Under California law, employers must immediately pay discharged employees all the wages they have earned.
Employees who quit without providing prior notice must be paid all wages earned within 72 hours.
If at least 72 hours of notice is provided, an employee who quits is entitled to all wages earned at the time of quitting.
Those provisions address when wages must be paid.
Another provision discusses how much must be paid.
Wage Rule Is Separate
A separate state-law provision requires employers to pay the minimum wage.
It also authorizes the state’s Division of Labor Standards Enforcement (Division) to issue citations to employers who don’t.
This case is about the interplay between the provisions regulating timing and those setting legally required minimum pay rates.

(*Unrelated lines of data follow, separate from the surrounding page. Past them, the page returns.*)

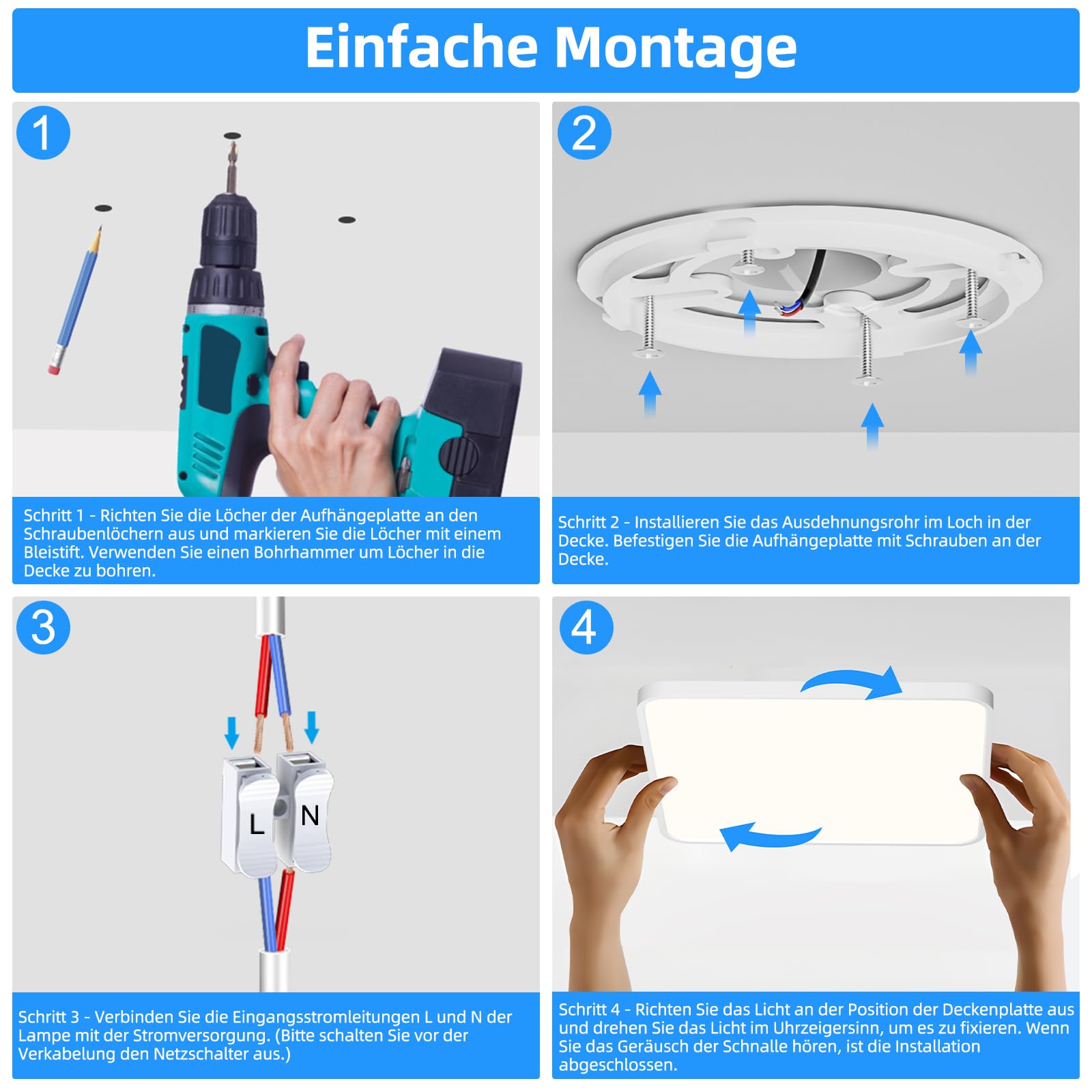 Einfache Montage

1

Schritt 1 - Richten Sie die Löcher der Aufhängeplatte an den Schraubenlöchern aus und markieren Sie die Löcher mit einem Bleistift. Verwenden Sie einen Bohrhammer um Löcher in die Decke zu bohren.

2

Schritt 2 - Installieren Sie das Ausdehnungsrohr im Loch in der Decke. Befestigen Sie die Aufhängeplatte mit Schrauben an der Decke.

3

L N

Schritt 3 - Verbinden Sie die Eingangsstromleitungen L und N der Lampe mit der Stromversorgung. (Bitte schalten Sie vor der Verkabelung den Netzschalter aus.)

4

Schritt 4 - Richten Sie das Licht an der Position der Deckenplatte aus und drehen Sie das Licht im Uhrzeigersinn, um es zu fixieren. Wenn Sie das Geräusch der Schnalle hören, ist die Installation abgeschlossen.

A California state appeals court issued a ruling. It said the Division got it wrong when it issued minimum wage violation citations to employers who paid departed employees the required minimum wage but were late in doing so.
The employers were Jaime Zepeda Labor Contracting, Inc., a farm labor contractor that provides workers to assist grape growers; grape grower Anthony Vineyards, Inc., to whom Zepeda supplied workers; and Richard Bagdasarian, Inc., another grape grower to whom Zepeda supplied workers.
Seasonal Work
The work was seasonal. The employers paid the workers on the next payday after the end of a season.

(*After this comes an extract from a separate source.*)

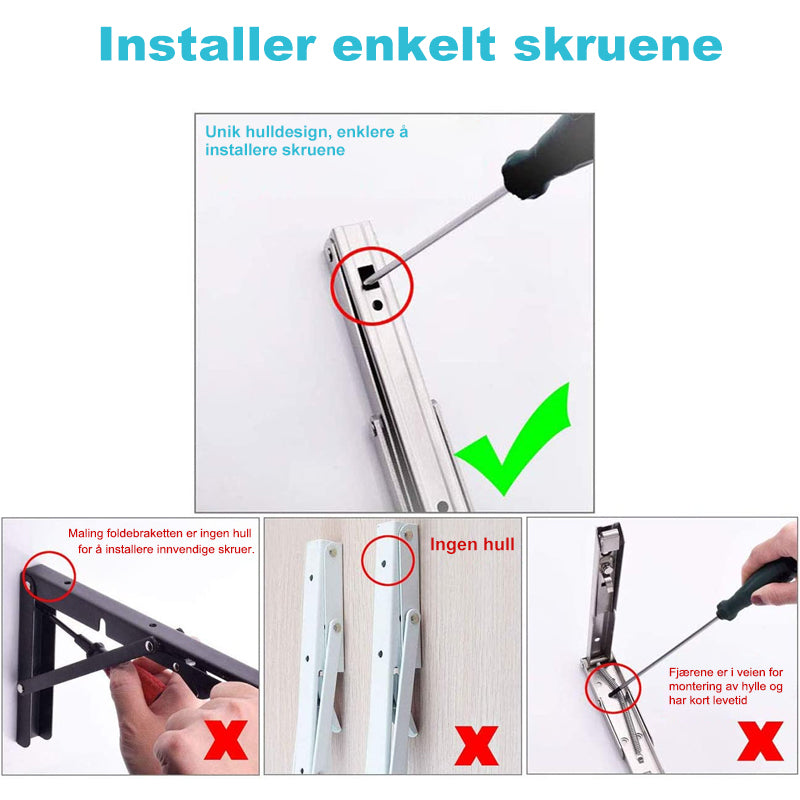 Installer enkelt skruene

Unik hulldesign, enklere å installere skruene

Maling foldebraketten er ingen hull for å installere innvendige skruer.

Ingen hull

Fjærene er i veien for montering av hylle og har kort levetid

The Division determined that the two grape growers did not timely pay certain workers who quit or were discharged.
It discovered that the growers did not always pay their workers consistent with the immediate payment/72 hour payment state-law rules.
The employers paid the workers at least the required minimum wage by their next scheduled payday.

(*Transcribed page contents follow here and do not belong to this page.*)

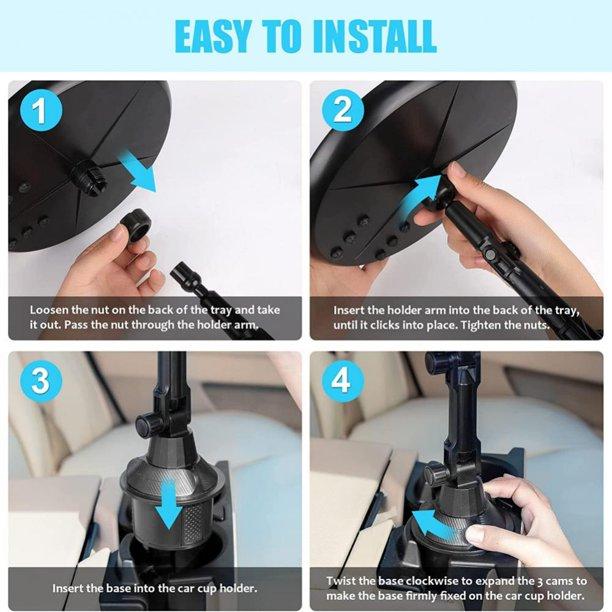 EASY TO INSTALL

1

Loosen the nut on the back of the tray and take it out. Pass the nut through the holder arm.

2

Insert the holder arm into the back of the tray, until it clicks into place. Tighten the nuts.

3

Insert the base into the car cup holder.

4

Twist the base clockwise to expand the 3 cams to make the base firmly fixed on the car cup holder.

Based on the lateness of the payments, the Division issued citations to the employers for violating the state-law minimum wage provisions.
In the Division’s view, the lateness of the payments to the workers created independent minimum wage violations.
Much at Stake
The assessed penalties were steep, totaling about $350,000.
The employers contested the citations in administrative proceedings. A hearing officer concluded that they had committed minimum wage violations.
The hearing officer reasoned that “each day wages were late meant employees were being paid nothing and therefore were not receiving minimum wage.”
Employers Appeal
Next up was further review by a state court. There, the employers argued that the Division overstepped its authority.
The trial court ordered the dismissal of all of the wage citations. It agreed with the employers’ position. The court rejected the Division’s argument that a failure to timely pay wages was also a failure to pay minimum wages.
It said the hearing officer improperly relied on a case decided under the Federal Fair Labor Standards Act in reaching a decision.
Under state law, it explained, there can be no violation of minimum wage requirements unless the minimum wage is not paid.
The trial court issued a judgment favoring the employers.
It ordered the Division to dismiss the citations and set aside the hearing officer’s decision.
The Division filed an appeal.
Appeals Court Affirms
A state intermediate appeals court affirmed.
State law generally requires the payment of wages “on the established payday for the period involved,” the appeals court explained.
There was nothing in the text of any state statute that made the failure to pay wages in a timely manner an independent failure to pay minimum wages, the appeals court said.
The fact that the failure to pay wages in accordance with statutory sections setting timeliness requirements triggered penalties did not mean the employer did not pay minimum wages, the court added.
‘Unique Interpretation’
The Division’s interpretation was inconsistent with the statutory scheme, the court said. There was no authority to support its “unique interpretation,” it ruled.
The court affirmed the judgment.
Jaime Zepeda Labor Contracting, Inc. v Dep’t of Industrial Relations, Division of Labor Standards Enforcement, No. D078062, 2021 WL 3560937 (Cal. Ct. App. 8/12/21).